The People in the Trees
First of all, I have to start by saying I simply cannot believe this is Hanya Yanagihara’s first novel. Holy crap!
The People in the Trees is an imaginative work, to say the very least. To say the most, it’s the best debut novel I think I’ve ever read. Talk about coming out of the gate strong. Yanagihara has not only created a complex and fully realized protagonist, but also an entire fictional culture. Norton Perina is fresh out of med school when he signs up to join anthropologist Paul Tallent on an expedition to the remote island of Ivu’ivu in search of a lost tribe. The adventure doesn’t stop, however, when they actually find this tribe; instead another mystery begins. It turns out certain members of the tribe have been alive for an impossibly long time, the oldest being around 200 years old. Norton’s discovery and subsequent publications as to the cause of their prolonged life spans eventually leads to the decimation of the island and its culture. In the wake of his fame, he has a falling out with Tallent and this combined with a sense of guilt about the current state of Ivu’ivu leads Norton to begin collecting unwanted children and raising them as his own. Eventually, one of his children accuses him of sexual abuse, of which he is convicted and sent to prison.
The novel is told from Norton’s point of view, but is comprised of his communications from prison with his only remaining friend. This friend and former colleague, Robert Kubodera, has encouraged Norton to write to him the memoirs he had always planned on penning. He collects and edits these, presumably without Norton’s knowledge, with the intention of publishing it to show the world Norton’s side of the story. This layer adds another interesting element, as not only is the narrator biased but also the editor. This makes the ending a real shock to the system, one the reader will possibly sit with for quite some time.
Not only is this an unbelievable imaginative achievement, this book calls society out for many of its fatal flaws. Capitalist greed, colonization, and even human nature in general all get a harsh light shined upon them.
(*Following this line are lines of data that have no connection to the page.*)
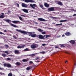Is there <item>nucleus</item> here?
Segmentation results:
<instances>
[{
	"label": "nucleus",
	"mask_w": 76,
	"mask_h": 76,
	"mask_svg": "<svg viewBox=\"0 0 76 76\" xmlns=\"http://www.w3.org/2000/svg\"><path fill=\"white\" fill-rule=\"evenodd\" d=\"M28 34H29V36L35 38L36 37V34H34V32H30Z\"/></svg>",
	"instance_id": "1"
},
{
	"label": "nucleus",
	"mask_w": 76,
	"mask_h": 76,
	"mask_svg": "<svg viewBox=\"0 0 76 76\" xmlns=\"http://www.w3.org/2000/svg\"><path fill=\"white\" fill-rule=\"evenodd\" d=\"M23 1H25L26 3H29L30 2L31 3H34L35 1L33 0H23Z\"/></svg>",
	"instance_id": "2"
},
{
	"label": "nucleus",
	"mask_w": 76,
	"mask_h": 76,
	"mask_svg": "<svg viewBox=\"0 0 76 76\" xmlns=\"http://www.w3.org/2000/svg\"><path fill=\"white\" fill-rule=\"evenodd\" d=\"M16 30L19 32H20L21 33H22V34H27V33L26 31H21L20 30H18V29H16Z\"/></svg>",
	"instance_id": "3"
},
{
	"label": "nucleus",
	"mask_w": 76,
	"mask_h": 76,
	"mask_svg": "<svg viewBox=\"0 0 76 76\" xmlns=\"http://www.w3.org/2000/svg\"><path fill=\"white\" fill-rule=\"evenodd\" d=\"M30 6L32 8V9H35V7H37V5H36V4H31L30 5Z\"/></svg>",
	"instance_id": "4"
},
{
	"label": "nucleus",
	"mask_w": 76,
	"mask_h": 76,
	"mask_svg": "<svg viewBox=\"0 0 76 76\" xmlns=\"http://www.w3.org/2000/svg\"><path fill=\"white\" fill-rule=\"evenodd\" d=\"M4 67H12L11 64H4Z\"/></svg>",
	"instance_id": "5"
},
{
	"label": "nucleus",
	"mask_w": 76,
	"mask_h": 76,
	"mask_svg": "<svg viewBox=\"0 0 76 76\" xmlns=\"http://www.w3.org/2000/svg\"><path fill=\"white\" fill-rule=\"evenodd\" d=\"M12 23H15L16 24H17V23H18V24H20V23H22L20 22L18 20L12 21Z\"/></svg>",
	"instance_id": "6"
},
{
	"label": "nucleus",
	"mask_w": 76,
	"mask_h": 76,
	"mask_svg": "<svg viewBox=\"0 0 76 76\" xmlns=\"http://www.w3.org/2000/svg\"><path fill=\"white\" fill-rule=\"evenodd\" d=\"M54 7H51L50 8L48 9V11H50V12H51L52 11H54Z\"/></svg>",
	"instance_id": "7"
},
{
	"label": "nucleus",
	"mask_w": 76,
The effect of Norton’s discovery on the island is indeed heartbreaking. This vibrant culture that Yanagihara created is completely destroyed by the end of the novel. The ceremonies and mythologies are completely abandoned in favor of Western ideologies and obsessions, including but not limited to alcohol and junk food. It’s not surprising that many people blamed Norton for what happened, but it’s also pretty clear that he didn’t set out to destroy these people. He feels some modicum of guilt, even if he never fully admits it to anyone.
Norton Perina is a truly remarkable protagonist. Since the novel starts with him writing from prison having been convicted of sexually abusing a minor, I started off apprehensive. I tried to wait to find out if he really did it or not, but the knowledge that it was coming definitely tainted his story from the beginning. I was astonished to find midway through the novel that I had almost forgotten about the accusations completely. Norton begins his story from the very top, covering his childhood all the way through medical school and then to the expedition that would change his life. By the time we reached the part where he starts adopting kids, I was almost entirely convinced he might have been simply misunderstood. It is clear that he doesn’t think the way most people do, he is hyper-intellectual and in that vein everything is a matter of logic and reason to him. However, he does still struggle with feelings of loneliness, and possibly latent homosexuality, as he is nearly incapable of connecting to people. But even these struggles become intellectualized, he never names himself as lonely but he recognizes that that must be what he is experiencing. In the end the reader truly has to make up their own mind about him: Does one (truly ugly and heinous) fault tip the scale of a person from good to evil?
I can’t wait to read what Hanya Yanagihara has next, because she is one seriously talented writer. The People in the Trees is a novel that lives with the reader well after the last page is read.